Requirements => Starting at the line that contains "Which one is the" and running through the end of the records, give each line as a string in a JSON list, leaving out blank lines and the pictures.

Spatial reasoning records =>
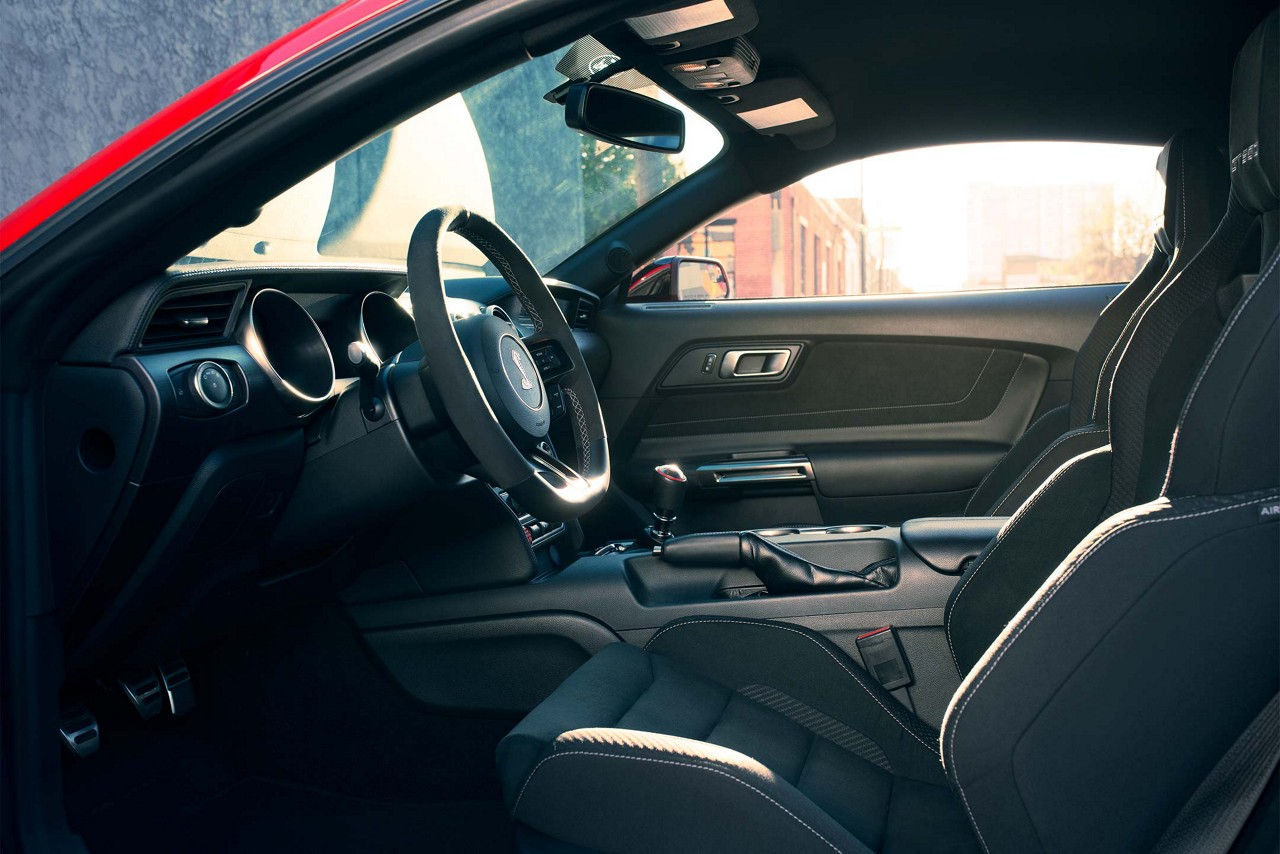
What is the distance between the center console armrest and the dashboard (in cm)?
84

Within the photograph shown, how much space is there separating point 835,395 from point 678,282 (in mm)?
578

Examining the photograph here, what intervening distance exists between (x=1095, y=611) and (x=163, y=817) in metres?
1.58

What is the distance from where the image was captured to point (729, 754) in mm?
1257

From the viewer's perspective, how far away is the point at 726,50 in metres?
2.26

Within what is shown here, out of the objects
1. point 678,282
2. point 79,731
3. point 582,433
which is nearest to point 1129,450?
point 582,433

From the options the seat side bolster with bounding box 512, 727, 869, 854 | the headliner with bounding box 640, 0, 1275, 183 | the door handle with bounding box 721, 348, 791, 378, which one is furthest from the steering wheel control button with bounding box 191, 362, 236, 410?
the door handle with bounding box 721, 348, 791, 378

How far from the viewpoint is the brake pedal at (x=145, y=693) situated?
1.81 meters

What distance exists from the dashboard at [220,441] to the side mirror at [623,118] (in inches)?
19.3

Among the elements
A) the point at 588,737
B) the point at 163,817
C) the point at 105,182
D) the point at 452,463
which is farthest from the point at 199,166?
the point at 163,817

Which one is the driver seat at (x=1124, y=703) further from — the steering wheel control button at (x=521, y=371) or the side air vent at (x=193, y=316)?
the side air vent at (x=193, y=316)

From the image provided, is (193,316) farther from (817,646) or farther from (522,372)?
(817,646)

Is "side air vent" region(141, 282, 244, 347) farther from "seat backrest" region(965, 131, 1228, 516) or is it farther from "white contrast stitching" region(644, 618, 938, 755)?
"seat backrest" region(965, 131, 1228, 516)

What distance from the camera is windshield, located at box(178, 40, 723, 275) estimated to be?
97.7 inches

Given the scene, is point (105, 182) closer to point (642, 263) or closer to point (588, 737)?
point (588, 737)
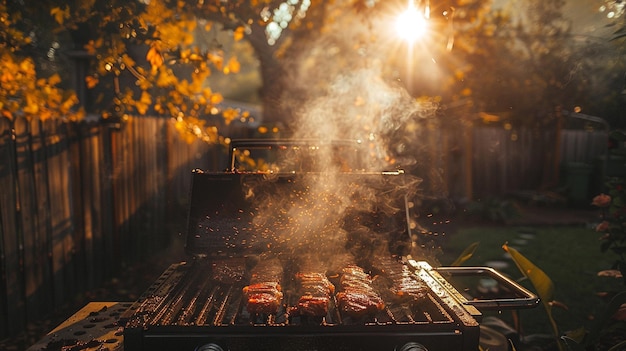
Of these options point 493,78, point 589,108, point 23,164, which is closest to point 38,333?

Finished exercise =>
[
  "Which one is the driver seat at (x=1124, y=703) further from — the steering wheel control button at (x=521, y=371) or the side air vent at (x=193, y=316)?",
  "the side air vent at (x=193, y=316)",
  "From the image provided, is (193,316) farther from (817,646) or farther from (522,372)?",
  "(817,646)",
  "Is \"side air vent\" region(141, 282, 244, 347) farther from \"seat backrest\" region(965, 131, 1228, 516) or is it farther from \"white contrast stitching\" region(644, 618, 938, 755)?",
  "\"seat backrest\" region(965, 131, 1228, 516)",
  "What distance from the camera is windshield, located at box(178, 40, 723, 275) estimated to be?",
  "97.7 inches",
  "Given the scene, is point (105, 182) closer to point (642, 263) or closer to point (588, 737)?",
  "point (588, 737)",
  "Of these options point 493,78, point 589,108, point 23,164, which is closest to point 38,333?"
]